··· Extrait du document

RM : Cette mise en scène était particulièrement difficile pour une œuvre de toute façon très complexe à moderniser. Vous la mettez en regard avec celle très traditionnelle de Londres. Quel est votre rapport global à la mise en scène ?
NC : Cela dépend des ouvrages, des metteurs en scène et des rôles. J'aime globalement qu'on me laisse adapter le personnage, mais sur une mise en scène très précise et avec quelqu'un qui sait exactement ce qu'il veut, alors je m'adapte à son besoin, quitte à me retrouver plus serrée dans ma partie. Si chaque moment est calculé, cela donne parfois de très belles choses sur scène, mais on s'approprie forcément moins la femme, au risque de lui procurer moins d'émotion.
RM : En rapport à l'émotion à transmettre, quels genres de rôles recherchez-vous ?
NC : Je recherche les femmes relativement angéliques, mais avec un fort caractère. Si on les voit dans des productions traditionnelles, on pense que ce sont des femmes douces, qui laissent les hommes faire. Mais avec le traitement d'aujourd'hui, on se rend compte que ce sont des personnages avec un cœur fort, qui contrôlent aussi ce qui arrive. Luisa Miller par exemple, que je reprends l'an prochain, est une femme que j'aime particulièrement, à la fois troublée et en même temps maitresse de son destin.
RM : Comment choisissez-vous les rôles ?
NC : D'abord je regarde les saisons, vérifie que j'ai déjà Mozart dedans, déjà Verdi, déjà Puccini, et surtout, pas plus de deux prises de rôles par saison. Par exemple, la saison prochaine, je reprends Mimi, Fiordiligi, et une seule prise de rôle : Elisabetta, en plus de Thaïs en concert. Cela fait donc un bon mélange de répertoire, qui en plus maintient ma voix, et de nouveaux rôles que je pourrai porter dans les années à venir.
Pour l'aigu, je monte au contre-ré, mais il y a trois ans, je ne voulais plus prendre de rôle avec cette note, au cas où je la perdrais, notamment après mon premier enfant. Ma voix n'a pas changé tout de suite, mais plus dans les six à huit derniers mois que dans les trois dernières années ! Donc je me sens vraiment prête aujourd'hui pour Elisabetta, qui est un rôle lourd, pour lequel j'ai encore tout à fait la partie aigüe, alors que j'aurais eu peur si j'avais pris un rôle beaucoup plus léger à cette même période. A l'inverse, j'ai entendu beaucoup de sopranos commencer trop jeune ce type de rôle et ensuite ne pas pouvoir revenir en arrière, elles prennent le risque d'écourter leur carrière.

······

### Exercices
**A.** Selon l'entretien, combien de prises de rôles NC accepte-t-elle au maximum par saison ?
**B.** Modifiez, s'il vous plaît, le passage de l'entretien qui commence à « RM : Cette mise » et se termine à « rôles recherchez-vous ? » en y remplaçant « mise en scène » par « production ».

··· Matériel fourni

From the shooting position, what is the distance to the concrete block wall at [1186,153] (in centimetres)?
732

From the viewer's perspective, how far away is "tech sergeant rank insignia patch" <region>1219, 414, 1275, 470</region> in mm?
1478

······

### Réponses
**A.** Pas plus de deux prises de rôles par saison.

**B.**
RM : Cette production était particulièrement difficile pour une œuvre de toute façon très complexe à moderniser. Vous la mettez en regard avec celle très traditionnelle de Londres. Quel est votre rapport global à la production ?
NC : Cela dépend des ouvrages, des metteurs en scène et des rôles. J'aime globalement qu'on me laisse adapter le personnage, mais sur une production très précise et avec quelqu'un qui sait exactement ce qu'il veut, alors je m'adapte à son besoin, quitte à me retrouver plus serrée dans ma partie. Si chaque moment est calculé, cela donne parfois de très belles choses sur scène, mais on s'approprie forcément moins la femme, au risque de lui procurer moins d'émotion.
RM : En rapport à l'émotion à transmettre, quels genres de rôles recherchez-vous ?